Driving and managing change will remain the number one priority
Few companies can avoid big, periodic changes in the guts of their business. Whatever the cause – market maturation, a tough macroeconomic environment, creeping costs, competitive struggles, or just a desire to improve.
For companies to survive and strive in today’s competitive environment, they will need to change quickly and successfully. Managing change has to be a core competence that can no longer be considered a discretionary “nice to have”.
Yet many organizations are falling short in the race to adapt:
- Change is inevitable and require companies to reinvent themselves – Blockbuster, once the dominant DVD franchise, has fallen into bankruptcy in an era of other video options. Who will be the next victim? Is streaming video now going to kill its predecessors?
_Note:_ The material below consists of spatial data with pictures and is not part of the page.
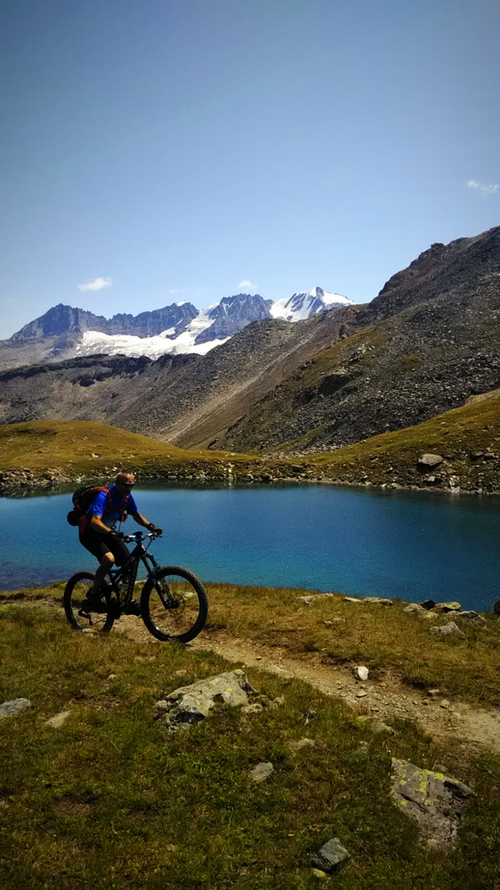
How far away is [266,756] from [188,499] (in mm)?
65038

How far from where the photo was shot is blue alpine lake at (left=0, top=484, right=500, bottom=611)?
1235 inches

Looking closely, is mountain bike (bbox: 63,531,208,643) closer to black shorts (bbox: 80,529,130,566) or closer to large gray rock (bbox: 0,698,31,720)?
black shorts (bbox: 80,529,130,566)

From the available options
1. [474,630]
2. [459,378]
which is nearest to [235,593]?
[474,630]

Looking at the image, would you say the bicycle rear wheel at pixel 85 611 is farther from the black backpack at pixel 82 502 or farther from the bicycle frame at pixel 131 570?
the black backpack at pixel 82 502

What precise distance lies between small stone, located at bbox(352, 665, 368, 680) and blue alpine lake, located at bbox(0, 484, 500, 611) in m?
16.2

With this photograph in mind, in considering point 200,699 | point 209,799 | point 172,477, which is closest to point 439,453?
point 172,477

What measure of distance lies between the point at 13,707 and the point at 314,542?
113 ft

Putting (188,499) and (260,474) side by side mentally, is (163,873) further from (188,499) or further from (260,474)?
(260,474)

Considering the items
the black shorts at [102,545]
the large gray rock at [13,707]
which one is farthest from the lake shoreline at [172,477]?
the large gray rock at [13,707]

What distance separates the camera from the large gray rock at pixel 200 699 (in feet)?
30.9

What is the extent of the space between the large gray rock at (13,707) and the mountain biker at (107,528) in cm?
394

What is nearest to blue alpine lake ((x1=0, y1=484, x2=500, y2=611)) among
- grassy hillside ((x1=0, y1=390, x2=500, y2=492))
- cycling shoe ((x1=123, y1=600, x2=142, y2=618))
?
grassy hillside ((x1=0, y1=390, x2=500, y2=492))

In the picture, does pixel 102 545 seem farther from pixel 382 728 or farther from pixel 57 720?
pixel 382 728

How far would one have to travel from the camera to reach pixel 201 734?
8977mm
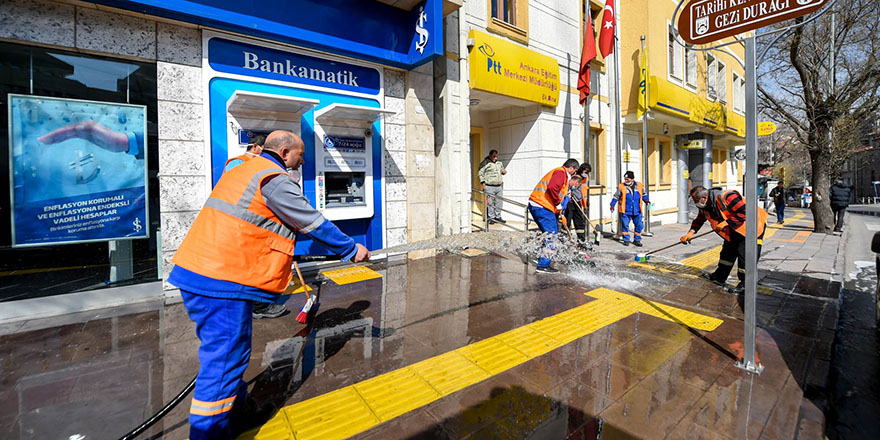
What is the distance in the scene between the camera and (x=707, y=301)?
15.8 ft

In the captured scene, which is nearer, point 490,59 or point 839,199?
point 490,59

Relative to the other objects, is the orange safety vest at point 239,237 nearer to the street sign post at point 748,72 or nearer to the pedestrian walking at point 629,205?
the street sign post at point 748,72

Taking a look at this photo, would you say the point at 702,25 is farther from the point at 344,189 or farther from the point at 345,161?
the point at 344,189

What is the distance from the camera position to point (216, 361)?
2.19 m

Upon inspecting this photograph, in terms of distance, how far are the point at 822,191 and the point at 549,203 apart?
10736mm

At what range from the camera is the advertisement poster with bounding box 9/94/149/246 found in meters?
4.34

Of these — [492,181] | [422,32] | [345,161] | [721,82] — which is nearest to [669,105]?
[492,181]

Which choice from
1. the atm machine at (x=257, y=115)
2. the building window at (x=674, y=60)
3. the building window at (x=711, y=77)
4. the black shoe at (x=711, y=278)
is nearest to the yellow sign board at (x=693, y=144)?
the building window at (x=674, y=60)

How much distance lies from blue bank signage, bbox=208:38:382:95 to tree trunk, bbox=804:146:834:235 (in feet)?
41.7

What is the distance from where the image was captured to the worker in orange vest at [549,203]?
5.96 meters

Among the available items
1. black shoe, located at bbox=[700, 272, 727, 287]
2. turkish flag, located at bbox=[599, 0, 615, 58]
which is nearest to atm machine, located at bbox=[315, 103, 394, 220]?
black shoe, located at bbox=[700, 272, 727, 287]

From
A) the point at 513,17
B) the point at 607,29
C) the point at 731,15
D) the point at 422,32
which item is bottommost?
the point at 731,15

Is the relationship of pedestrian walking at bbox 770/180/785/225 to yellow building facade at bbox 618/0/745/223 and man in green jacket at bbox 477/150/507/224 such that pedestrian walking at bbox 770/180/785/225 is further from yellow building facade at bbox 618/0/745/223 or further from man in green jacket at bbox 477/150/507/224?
man in green jacket at bbox 477/150/507/224

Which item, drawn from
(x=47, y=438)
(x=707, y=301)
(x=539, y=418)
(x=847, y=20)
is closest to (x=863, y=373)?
→ (x=707, y=301)
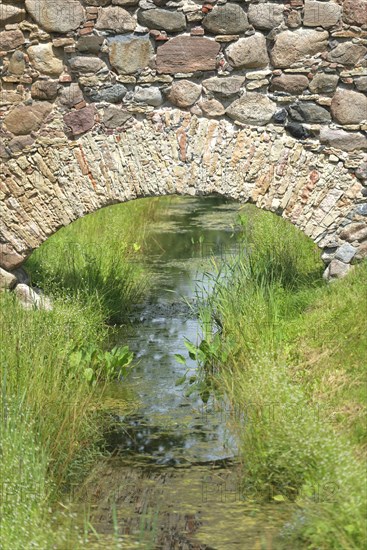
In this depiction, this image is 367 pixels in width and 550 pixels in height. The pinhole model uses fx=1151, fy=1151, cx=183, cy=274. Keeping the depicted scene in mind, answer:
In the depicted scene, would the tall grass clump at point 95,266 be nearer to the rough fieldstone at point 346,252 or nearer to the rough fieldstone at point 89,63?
the rough fieldstone at point 89,63

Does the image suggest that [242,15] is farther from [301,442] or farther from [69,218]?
[301,442]

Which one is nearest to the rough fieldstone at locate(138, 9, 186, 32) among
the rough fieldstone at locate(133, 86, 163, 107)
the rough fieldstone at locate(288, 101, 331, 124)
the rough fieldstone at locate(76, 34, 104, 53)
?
the rough fieldstone at locate(76, 34, 104, 53)

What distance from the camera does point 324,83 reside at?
7.61 meters

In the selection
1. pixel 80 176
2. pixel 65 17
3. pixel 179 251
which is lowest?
pixel 179 251

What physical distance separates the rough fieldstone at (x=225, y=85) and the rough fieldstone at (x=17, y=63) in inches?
49.6

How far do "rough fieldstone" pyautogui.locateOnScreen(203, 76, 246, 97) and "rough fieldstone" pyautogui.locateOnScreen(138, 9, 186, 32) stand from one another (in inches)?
15.7

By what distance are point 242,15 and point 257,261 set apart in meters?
2.10

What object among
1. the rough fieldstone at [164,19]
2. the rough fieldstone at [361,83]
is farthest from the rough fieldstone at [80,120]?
the rough fieldstone at [361,83]

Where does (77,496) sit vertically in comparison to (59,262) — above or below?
above

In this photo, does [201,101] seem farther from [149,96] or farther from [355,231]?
[355,231]

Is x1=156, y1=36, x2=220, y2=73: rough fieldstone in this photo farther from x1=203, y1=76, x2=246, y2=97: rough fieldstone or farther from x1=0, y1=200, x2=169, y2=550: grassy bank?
x1=0, y1=200, x2=169, y2=550: grassy bank

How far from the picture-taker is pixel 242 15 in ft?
24.8

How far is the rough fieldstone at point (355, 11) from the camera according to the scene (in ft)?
24.6

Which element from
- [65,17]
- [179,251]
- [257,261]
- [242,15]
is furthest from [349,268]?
[179,251]
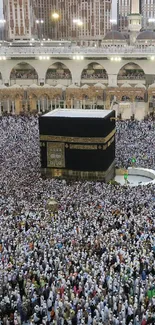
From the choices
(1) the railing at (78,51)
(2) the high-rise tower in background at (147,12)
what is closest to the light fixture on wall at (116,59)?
(1) the railing at (78,51)

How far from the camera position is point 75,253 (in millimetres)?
7914

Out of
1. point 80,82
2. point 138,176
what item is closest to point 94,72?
point 80,82

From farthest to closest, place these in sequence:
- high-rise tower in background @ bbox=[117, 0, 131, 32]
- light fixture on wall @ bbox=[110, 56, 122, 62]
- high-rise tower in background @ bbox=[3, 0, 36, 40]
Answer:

- No company can nowadays afford to sit on their laurels – Germany’s biggest drugstore chain (high-street chemist) – Schlecker – has filed for bankruptcy. What went wrong?
- Wake up call – disruption is rampant – The Kindle ravaged the publishing business
- Blind to disruptive changes in the marketplace – Until the 1990s Kodak was regularly rated one of the world’s five most valuable brands. But now?
- Will collaborative consumption disrupt traditional business models – Time Magazine recently rated collaborative consumption as one of the “10 ideas that will change the world”
No wonder that driving and managing change will remain the number one priority for leaders according to a recently published study by DDI: Global Leadership Forecast 2011 – see illustration below:
The vast majority of organizations surveyed are in the process of changing their business models and services, going global, or looking for ways to be more competitive. Leaders will have to operate under these constantly evolving conditions for the foreseeable future.
Thats way change readiness have to be the new change management – Don’t view change as a discrete event to be managed, but as a constant opportunity to evolve the business.